İnsanların çoğunluğu kadim ikiliklerle düşünmeye alışmış ve hatta kendi hayatını belirleyen bu ikilikleri kanıksamıştır.
İkiliklerin ekseninde dönen çözümlemeler yapma kolaycılığı sayesinde insan hayatını kendince biçimlendirebildiğini zannetmektedir.
Hâlbuki tüm korkularını ve nefretlerini, tüm umutlarını ve pişmanlıklarını, arada bırakıldığı ikilikler yönetmektedir.
Hayatının en konforlu sığınağı, en güzel savunma mekanizması ve sözde en masum avuntusu bu ikiliklerdir.
Hayatını her yandan ve her an örüp sınırlayan ve her şeyini belirleyen bu ikiliklerin nasıl icat edilip ona musallat edildiğinin farkında bile değildir.

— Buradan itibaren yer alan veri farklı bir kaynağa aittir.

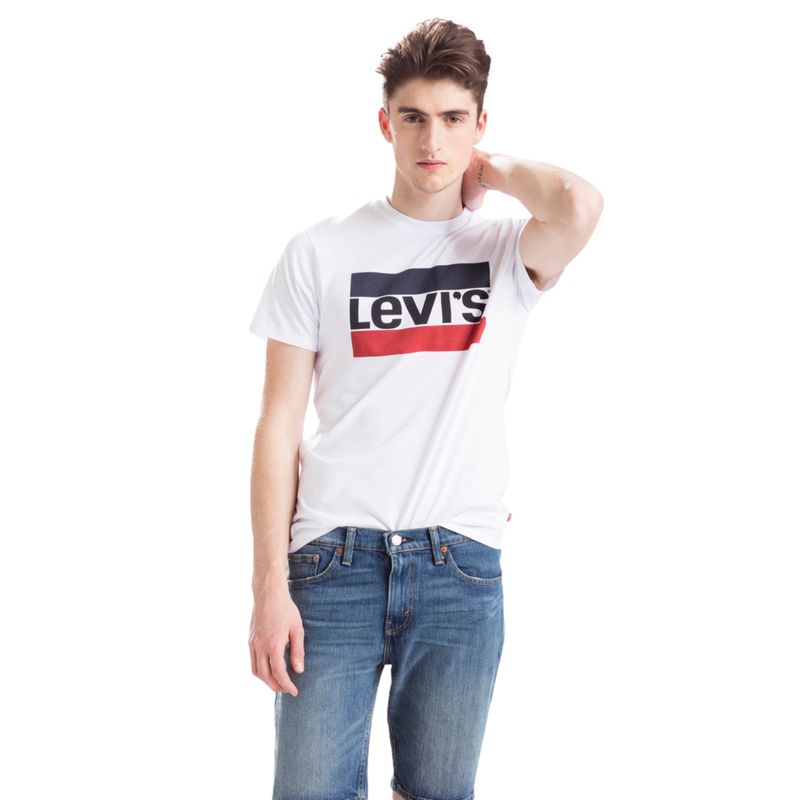 LEVIS - Polera Hombre Sportswear Graphic Blanco Levis 39636-0000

Bütün ilişkilerindeki sınırlar bu belirleyici ikilikler tarafından çizilmekte ve ilişkilerin kesilmesine, bu keskin ikiliklerin yakıcı ve kurgusal ayrımları karar vermektedir.
Sanki hayatın kökeni ve hayatına değer katan tek unsur, ikiliklerin kesinliği ve kaçınılmaz kanunlarıdır.

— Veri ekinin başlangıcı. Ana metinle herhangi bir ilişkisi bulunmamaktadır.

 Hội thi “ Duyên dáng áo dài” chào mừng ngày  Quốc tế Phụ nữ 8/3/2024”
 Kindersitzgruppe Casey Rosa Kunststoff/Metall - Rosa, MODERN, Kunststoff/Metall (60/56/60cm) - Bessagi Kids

Peki, insan, hayatındaki sözde zorunlu olan bu ikilikleri kaldıran şeyler yaratabilir mi? İkiliklere düşmeden düşünebilir mi?

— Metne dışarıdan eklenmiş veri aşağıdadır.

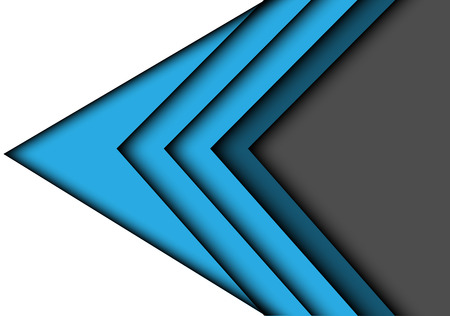 Abstract blue arrow speed gray on white design futuristic background vector illustration.のイラスト素材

İnsan, bu illetten nasıl kurtulabilir?
İkilikler, tarih boyunca birbirine eklemlenerek ve keskin çelişkilerle kör edici ayrımlar üreterek, insanı içeriden-zihninden bölmekte ve kendinde bir bütünlük oluşturmasına asla izin vermemektedir.
İnsan, hep dışarıda oluşturulan bir bütünün parçası ve o bütünle özdeşleşen bir aparat gibidir.
Düşünce ve duygularında kendi sınırlarını genişletme veya daraltma, biçim ve öz değiştirme hakları elinden alınmıştır.
Ancak hayatında gerçek bir fark yaratmasını engelleyen bu ikilikleri, devrimsel bir dönüşüm ve radikal bir değişimle aşabileceğini görmek ve anlamak zorundadır.
Böylece kendisiyle beraber her an ve her mekân kendi doğallığına, kendi rıza eksenine dönecektir.
Bu bir sapma değil, kendi hakikatinin açığa çıkmasıdır.
Bütün ikilikler, kahrolası bir düzene eklemlenerek değil, o düzene karşı farklar, özgünlükler, değişimler ve reddiyeler yaratarak aşındırılır ve aşılabilir.